JACKSON, Miss. — An investigation into five shootings that occurred in Mississippi between 2021 and 2023 has concluded that law enforcement officers acted appropriately in using force, as stated by the state’s Attorney General, Lynn Fitch, on Monday.
According to Fitch, the Mississippi Bureau of Investigation conducted a thorough review of each incident, and the findings were subsequently assessed by the Attorney General’s office. The incidents included a particularly tense confrontation involving an escaped inmate, Dylan Arrington, which took place on April 26, 2023.
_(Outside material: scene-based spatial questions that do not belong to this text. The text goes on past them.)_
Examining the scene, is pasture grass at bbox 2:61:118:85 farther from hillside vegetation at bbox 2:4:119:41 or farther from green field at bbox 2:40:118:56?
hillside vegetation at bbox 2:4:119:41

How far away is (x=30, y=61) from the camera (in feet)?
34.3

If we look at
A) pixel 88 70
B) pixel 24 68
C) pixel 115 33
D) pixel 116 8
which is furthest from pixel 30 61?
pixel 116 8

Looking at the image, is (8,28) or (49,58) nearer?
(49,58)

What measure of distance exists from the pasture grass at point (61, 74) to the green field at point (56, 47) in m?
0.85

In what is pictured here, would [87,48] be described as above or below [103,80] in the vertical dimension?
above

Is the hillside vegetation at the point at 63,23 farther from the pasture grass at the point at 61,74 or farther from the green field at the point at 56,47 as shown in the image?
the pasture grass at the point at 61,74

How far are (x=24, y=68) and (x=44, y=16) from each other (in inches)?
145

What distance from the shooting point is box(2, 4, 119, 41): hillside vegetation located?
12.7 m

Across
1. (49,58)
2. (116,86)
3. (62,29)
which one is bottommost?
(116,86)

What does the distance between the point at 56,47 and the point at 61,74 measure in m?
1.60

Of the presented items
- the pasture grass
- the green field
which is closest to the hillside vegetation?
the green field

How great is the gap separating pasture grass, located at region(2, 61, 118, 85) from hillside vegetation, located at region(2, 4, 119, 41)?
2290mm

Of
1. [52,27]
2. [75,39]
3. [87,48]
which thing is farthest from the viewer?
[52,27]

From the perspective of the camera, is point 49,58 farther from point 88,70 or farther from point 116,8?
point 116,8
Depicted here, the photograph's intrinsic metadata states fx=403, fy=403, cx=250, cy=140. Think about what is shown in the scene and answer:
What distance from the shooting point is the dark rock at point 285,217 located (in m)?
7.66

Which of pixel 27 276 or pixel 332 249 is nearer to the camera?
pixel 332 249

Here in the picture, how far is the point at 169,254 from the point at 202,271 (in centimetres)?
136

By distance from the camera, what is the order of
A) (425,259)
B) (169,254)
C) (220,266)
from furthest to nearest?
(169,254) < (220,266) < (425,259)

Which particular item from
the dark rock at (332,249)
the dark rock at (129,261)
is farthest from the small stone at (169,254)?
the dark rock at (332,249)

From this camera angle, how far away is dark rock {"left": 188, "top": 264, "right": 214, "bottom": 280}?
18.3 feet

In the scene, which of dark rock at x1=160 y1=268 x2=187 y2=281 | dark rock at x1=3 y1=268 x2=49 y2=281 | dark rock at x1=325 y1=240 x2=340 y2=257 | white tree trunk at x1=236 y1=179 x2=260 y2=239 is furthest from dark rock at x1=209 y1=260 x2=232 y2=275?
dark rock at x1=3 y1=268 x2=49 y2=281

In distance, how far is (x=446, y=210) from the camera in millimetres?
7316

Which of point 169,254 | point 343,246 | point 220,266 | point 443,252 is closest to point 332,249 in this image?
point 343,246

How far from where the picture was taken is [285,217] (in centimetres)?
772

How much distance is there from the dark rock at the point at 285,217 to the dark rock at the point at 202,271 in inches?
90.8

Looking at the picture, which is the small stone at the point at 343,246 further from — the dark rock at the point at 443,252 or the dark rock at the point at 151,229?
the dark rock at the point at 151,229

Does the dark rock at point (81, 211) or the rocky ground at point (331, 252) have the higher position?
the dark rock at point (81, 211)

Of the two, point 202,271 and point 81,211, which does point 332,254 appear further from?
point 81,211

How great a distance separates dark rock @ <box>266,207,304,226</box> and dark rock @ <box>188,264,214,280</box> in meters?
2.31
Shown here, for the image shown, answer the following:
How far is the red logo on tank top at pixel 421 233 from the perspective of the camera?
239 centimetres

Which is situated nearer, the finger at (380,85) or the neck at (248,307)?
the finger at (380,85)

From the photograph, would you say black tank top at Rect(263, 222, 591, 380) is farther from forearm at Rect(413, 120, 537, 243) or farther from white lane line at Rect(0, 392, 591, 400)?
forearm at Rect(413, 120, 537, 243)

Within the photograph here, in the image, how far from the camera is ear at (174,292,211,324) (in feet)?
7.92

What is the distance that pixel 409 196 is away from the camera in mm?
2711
On that date, Leake County Sheriff Randy Atkinson, along with three deputies, four agents from the Mississippi Bureau of Narcotics, and a ranger from the National Park Service, were engaged in a standoff with Arrington. The 22-year-old had made his escape from Hinds County jail and subsequently barricaded himself inside a residence in the Conway area, located approximately 70 miles northeast of the jail. During the standoff, Arrington reportedly set the house ablaze while exchanging gunfire with officers, and his remains were later discovered in the wreckage.
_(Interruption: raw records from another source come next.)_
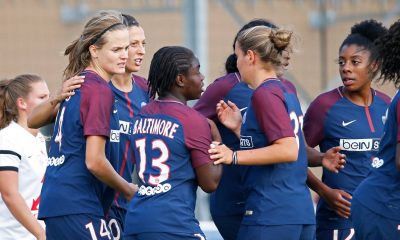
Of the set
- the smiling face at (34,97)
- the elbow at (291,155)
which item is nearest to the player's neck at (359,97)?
the elbow at (291,155)

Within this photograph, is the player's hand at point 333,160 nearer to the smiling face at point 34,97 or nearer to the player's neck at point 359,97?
the player's neck at point 359,97

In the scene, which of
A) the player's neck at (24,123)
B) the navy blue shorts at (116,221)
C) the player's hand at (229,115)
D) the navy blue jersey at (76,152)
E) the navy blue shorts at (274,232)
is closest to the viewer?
the navy blue shorts at (274,232)

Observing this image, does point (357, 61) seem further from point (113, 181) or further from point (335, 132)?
point (113, 181)

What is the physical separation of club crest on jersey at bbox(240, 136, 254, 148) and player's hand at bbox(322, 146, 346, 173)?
2.41 ft

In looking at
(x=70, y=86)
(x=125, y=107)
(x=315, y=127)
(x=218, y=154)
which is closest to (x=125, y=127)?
(x=125, y=107)

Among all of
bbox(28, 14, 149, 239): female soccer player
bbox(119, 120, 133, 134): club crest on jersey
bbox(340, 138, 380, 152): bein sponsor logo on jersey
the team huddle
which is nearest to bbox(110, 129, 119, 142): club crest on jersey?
the team huddle

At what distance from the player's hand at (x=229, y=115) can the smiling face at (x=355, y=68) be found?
0.89 m

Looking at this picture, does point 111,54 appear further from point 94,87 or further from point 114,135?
point 114,135

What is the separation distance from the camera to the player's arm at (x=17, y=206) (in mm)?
6535

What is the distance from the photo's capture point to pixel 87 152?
19.0 ft

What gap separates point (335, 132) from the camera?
6.70 metres

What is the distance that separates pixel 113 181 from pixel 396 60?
5.24 ft

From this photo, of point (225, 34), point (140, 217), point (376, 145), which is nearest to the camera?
point (140, 217)

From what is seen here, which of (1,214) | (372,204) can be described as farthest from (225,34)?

Attorney General Fitch detailed the other four incidents, which included a shooting that occurred on November 17, 2021, in Waynesboro involving two officers from the Waynesboro Police Department. Another shooting on April 17, 2022, took place in Horn Lake, involving an agent from the DeSoto County Sheriff’s Department. Additionally, on March 22, 2023, a detective from the Southaven Police Department was involved in a shooting, followed by another incident on May 23, 2023, where two deputies from the Marion County Sheriff’s Department were involved in a separate shooting in Columbia.